Nach der Operation wird die Brust mit einem straffen Verband und Drainagen versehen, die das Abfließen des Wundsekrets ermöglichen. Die Letzteren werden nach etwa 48 Stunden entfernt. Kühlen ist dabei nicht nur erlaubt, sondern ausdrücklich erwünscht. Die Erholungszeit solltest Du unbedingt ernst nehmen. Ruckartige Bewegungen der Arme könnten schnell einen starken Zug auf die Nähte ausüben, weshalb etwa eine Woche lang eiserne Selbstkontrolle gefordert ist. Auf Sport solltest Du ganze sechs Wochen verzichten. Zurückhaltung ist auch bei der Sonnenexposition geboten – Sonnenbäder und Solarium sind für einen Zeitraum von sechs Monaten zu meiden.

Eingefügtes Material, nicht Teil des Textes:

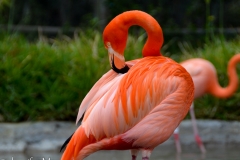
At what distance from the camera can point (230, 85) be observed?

Für eine stabile Position Deiner neuen Brustform und eine bessere Wundheilung sorgt ein Kompressions-BH, der während der sechswöchigen Regenerationszeit absolute Pflicht ist. In dieser Zeit solltest Du ausschließlich auf dem Rücken schlafen, um Deine Brust vor unnötigen Quetschungen zu schonen. Das nächtliche Drehen im Bett verhinderst Du, indem Du kleine Kissen unter Deine Arme legst.

Tipps

Gegen unschöne Narben helfen spezielle Silikonplaster und -Gele, ganz verschwinden werden diese jedoch nie. Insgesamt kann die Narbenheilung bis zu einem Jahr in Anspruch nehmen.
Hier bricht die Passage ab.